*O que fazer:*
• A. Responda com base no trecho sobre a boa-fé no contrato de seguro:
(i) Segundo o Art. 765, quem é obrigado a guardar a mais estrita boa-fé e veracidade?
(ii) Com qual artigo do Código anterior a redação do Art. 765 é comparada?
(iii) Mediante o pagamento de quê se contrata, no seguro, a garantia contra um risco?
• B. Escreva a continuação do trecho sobre a boa-fé no contrato de seguro, a partir da última frase apresentada.

---------- Trecho da página ----------

Art. 765. O segurado e o segurador são obrigados a guardar na conclusão e na execução do contrato, a mais estrita boa-fé e veracidade, tanto a respeito do objeto como das circunstâncias e declarações a ele concernentes.

Sugere Claudio Luiz Bueno de Godoy, este artigo, em redação mais ampla que a do art. 1.443 do Código anterior. Mas tal já lá se pretendia, exigir de maneira muito especial que, no contrato de seguro, ajam as partes com probidade e lealdade. Isso porque, como se disse nos comentários ao CC 757, o seguro encerra contrato essencialmente baseado na boa-fé. Lembre-se que, no seguro, contrata-se uma garantia contra um risco, qual seja, o de acontecimentos lesivos a interesse legítimo do segurado, mediante o pagamento de um prêmio, tudo fundamentalmente calculado com base nas informações e declarações das partes, cuja veracidade permite uma contratação que atenda a suas justas expectativas. É uma equação que leva em conta a probabilidade de ocorrência do evento que será garantido, assim impondo-se estrita observância à boa-fé dos contratantes, especialmente em suas informações e declarações (veja comentário ao artigo seguinte), pra que ambos tenham sua confiança preservada na entabulação.

---------- Dados disponíveis ----------

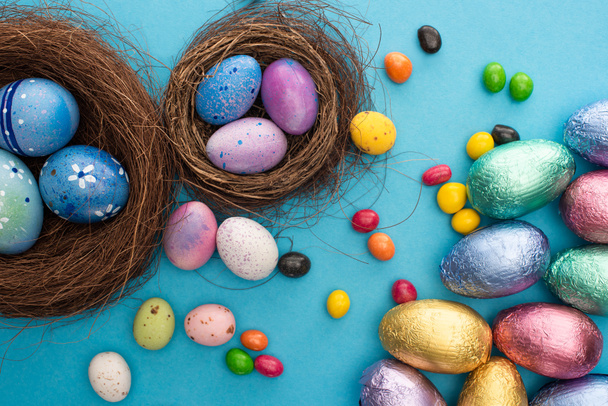 Top view of candies, chocolate Easter eggs in colorful foil near nests with painted chicken and quail eggs on blue background - Photo, Image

----------

*Respostas por tarefa:*
• A.
(i) O segurado e o segurador.
(ii) Com o art. 1.443.
(iii) Mediante o pagamento de um prêmio.

• B.
A rigor, o presente dispositivo repete, para o contrato de seguro, a mesma exigência que, em geral, o Código estabeleceu, no CC 422, para todos os contratos, ocupando-se, porém, de especificá-lo no seguro dada sua características intrínseca de especial dependência da veracidade das partes para que a contratação se ostente equânime e solidária. E mais: se se concretiza, como dito, princípio já insculpido na parte geral dos contratos, em seu CC 422 está o preceito, tal como lá se pretendeu, a impor não só a boa-fé subjetiva, aquela cuja aferição passa, necessariamente, pela verificação do estado anímico do sujeito – por exemplo, a boa-fé da posse ou do casamento, envolvendo sempre a crença ou ignorância do indivíduo em óbice a sua posse ou a seu casamento -, mas, antes, e também, a chamada boa-fé objetiva, uma regra de conduta, um padrão de comportamento veraz, reto, honesto, que se espera de pessoas leais, solidárias. Tem-se, a rigor, verdadeiro imperativo de origem constitucional (art. 3º, I, da CF), a par de sua positivação, no Código Civil de 2002, em diversas passagens, dentre as quais as dos CC 422 e 765, aqui em discussão. É um agir independente do ânimo do sujeito, de sua proposital deliberação, de acordo com aquele imaginado padrão de conduta leal. Aliás, já no Código de 1916 entendia-se a norma do art. 1.443 como caso único de revelação positiva da boa-fé objetiva – talvez com menção explícita, uma vez que o mesmo princípio animava, só para citar um exemplo, a disposição do CC 875.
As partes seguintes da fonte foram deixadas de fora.